— WHAT IS ASKED —
Repeat the listing in full, exactly as it stands.
# START OF DATASET RECORDS
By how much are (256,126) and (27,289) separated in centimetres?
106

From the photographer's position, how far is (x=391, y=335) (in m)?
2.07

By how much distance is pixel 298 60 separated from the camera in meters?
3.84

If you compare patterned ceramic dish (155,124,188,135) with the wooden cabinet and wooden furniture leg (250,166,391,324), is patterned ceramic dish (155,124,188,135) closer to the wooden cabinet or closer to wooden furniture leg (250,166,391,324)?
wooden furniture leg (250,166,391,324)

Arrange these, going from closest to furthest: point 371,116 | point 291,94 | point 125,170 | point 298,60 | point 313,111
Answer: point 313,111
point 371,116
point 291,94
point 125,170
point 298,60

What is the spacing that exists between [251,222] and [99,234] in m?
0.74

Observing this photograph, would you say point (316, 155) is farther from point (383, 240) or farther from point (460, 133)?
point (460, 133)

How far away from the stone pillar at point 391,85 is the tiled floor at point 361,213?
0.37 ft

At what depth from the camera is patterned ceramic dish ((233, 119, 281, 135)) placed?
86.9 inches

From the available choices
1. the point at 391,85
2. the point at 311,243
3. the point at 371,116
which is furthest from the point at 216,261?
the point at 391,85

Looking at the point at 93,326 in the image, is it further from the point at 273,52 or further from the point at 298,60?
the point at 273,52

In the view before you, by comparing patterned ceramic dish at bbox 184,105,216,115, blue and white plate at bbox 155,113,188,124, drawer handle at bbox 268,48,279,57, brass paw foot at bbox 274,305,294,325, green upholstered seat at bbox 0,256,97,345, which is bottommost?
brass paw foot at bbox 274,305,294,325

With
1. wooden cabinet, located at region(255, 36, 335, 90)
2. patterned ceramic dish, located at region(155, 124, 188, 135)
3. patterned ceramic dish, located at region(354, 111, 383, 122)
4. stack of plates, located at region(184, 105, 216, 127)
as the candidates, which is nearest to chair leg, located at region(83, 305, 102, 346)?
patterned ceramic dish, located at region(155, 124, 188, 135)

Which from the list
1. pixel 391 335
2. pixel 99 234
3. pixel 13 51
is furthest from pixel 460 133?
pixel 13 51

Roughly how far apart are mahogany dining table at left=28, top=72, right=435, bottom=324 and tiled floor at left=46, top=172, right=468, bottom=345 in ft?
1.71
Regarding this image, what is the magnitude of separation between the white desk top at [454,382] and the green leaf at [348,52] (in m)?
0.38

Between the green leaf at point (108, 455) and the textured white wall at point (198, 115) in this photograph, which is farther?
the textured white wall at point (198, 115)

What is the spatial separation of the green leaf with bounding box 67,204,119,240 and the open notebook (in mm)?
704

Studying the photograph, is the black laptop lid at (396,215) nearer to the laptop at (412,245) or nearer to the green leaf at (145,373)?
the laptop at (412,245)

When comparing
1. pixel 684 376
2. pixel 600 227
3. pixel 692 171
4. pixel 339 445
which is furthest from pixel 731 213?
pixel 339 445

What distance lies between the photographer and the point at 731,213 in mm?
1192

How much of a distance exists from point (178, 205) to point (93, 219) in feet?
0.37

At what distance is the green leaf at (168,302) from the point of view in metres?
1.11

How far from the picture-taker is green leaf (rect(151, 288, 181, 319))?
# END OF DATASET RECORDS
— OUTPUT FOR THIS EXERCISE —
By how much are (256,126) and (27,289) separated in centimetres?
106

From the photographer's position, how far is (x=391, y=335) (in m)?
2.07

By how much distance is pixel 298 60 separated from the camera in meters?
3.84

If you compare patterned ceramic dish (155,124,188,135) with the wooden cabinet and wooden furniture leg (250,166,391,324), is patterned ceramic dish (155,124,188,135) closer to the wooden cabinet or closer to wooden furniture leg (250,166,391,324)?
wooden furniture leg (250,166,391,324)

Arrange these, going from closest to furthest: point 371,116 | point 291,94 | point 125,170 | point 298,60 | point 313,111
Answer: point 313,111
point 371,116
point 291,94
point 125,170
point 298,60

What is the spacing that exists between [251,222] and [99,234] in m?
0.74

Observing this photograph, would you say point (316, 155) is farther from point (383, 240) or farther from point (460, 133)?
point (460, 133)

How far away from the stone pillar at point 391,85 is the tiled floor at point 361,213?
0.37 ft

At what depth from the camera is patterned ceramic dish ((233, 119, 281, 135)) placed?
86.9 inches

From the available choices
1. the point at 391,85
2. the point at 311,243
3. the point at 371,116
which is furthest from the point at 216,261?
the point at 391,85

Looking at the point at 93,326 in the image, is it further from the point at 273,52 or further from the point at 298,60?
the point at 273,52

In the view before you, by comparing patterned ceramic dish at bbox 184,105,216,115, blue and white plate at bbox 155,113,188,124, drawer handle at bbox 268,48,279,57, brass paw foot at bbox 274,305,294,325, green upholstered seat at bbox 0,256,97,345, which is bottommost?
brass paw foot at bbox 274,305,294,325

With
1. wooden cabinet, located at region(255, 36, 335, 90)
2. patterned ceramic dish, located at region(155, 124, 188, 135)
3. patterned ceramic dish, located at region(354, 111, 383, 122)
4. stack of plates, located at region(184, 105, 216, 127)
as the candidates, which is nearest to chair leg, located at region(83, 305, 102, 346)?
patterned ceramic dish, located at region(155, 124, 188, 135)

Which from the list
1. pixel 391 335
2. pixel 99 234
3. pixel 13 51
is furthest from pixel 460 133?
pixel 13 51

Roughly how far apart are mahogany dining table at left=28, top=72, right=435, bottom=324 and tiled floor at left=46, top=172, right=468, bottom=345 in ft?
1.71
Regarding this image, what is the magnitude of separation between the white desk top at [454,382] and the green leaf at [348,52] (in m)?
0.38

Between the green leaf at point (108, 455) and the textured white wall at point (198, 115) in this photograph, which is farther?
the textured white wall at point (198, 115)

What is the spatial separation of the green leaf with bounding box 67,204,119,240 and the open notebook (in mm)?
704

Studying the photograph, is the black laptop lid at (396,215) nearer to the laptop at (412,245) or nearer to the green leaf at (145,373)?
the laptop at (412,245)

When comparing
1. pixel 684 376
2. pixel 600 227
3. pixel 692 171
4. pixel 339 445
which is furthest from pixel 731 213?
pixel 339 445

What distance lies between the photographer and the point at 731,213 in mm?
1192

How much of a distance exists from point (178, 205) to point (93, 219) in feet?
0.37

At what distance is the green leaf at (168,302) from the point of view in metres?
1.11

How far from the picture-taker is green leaf (rect(151, 288, 181, 319))?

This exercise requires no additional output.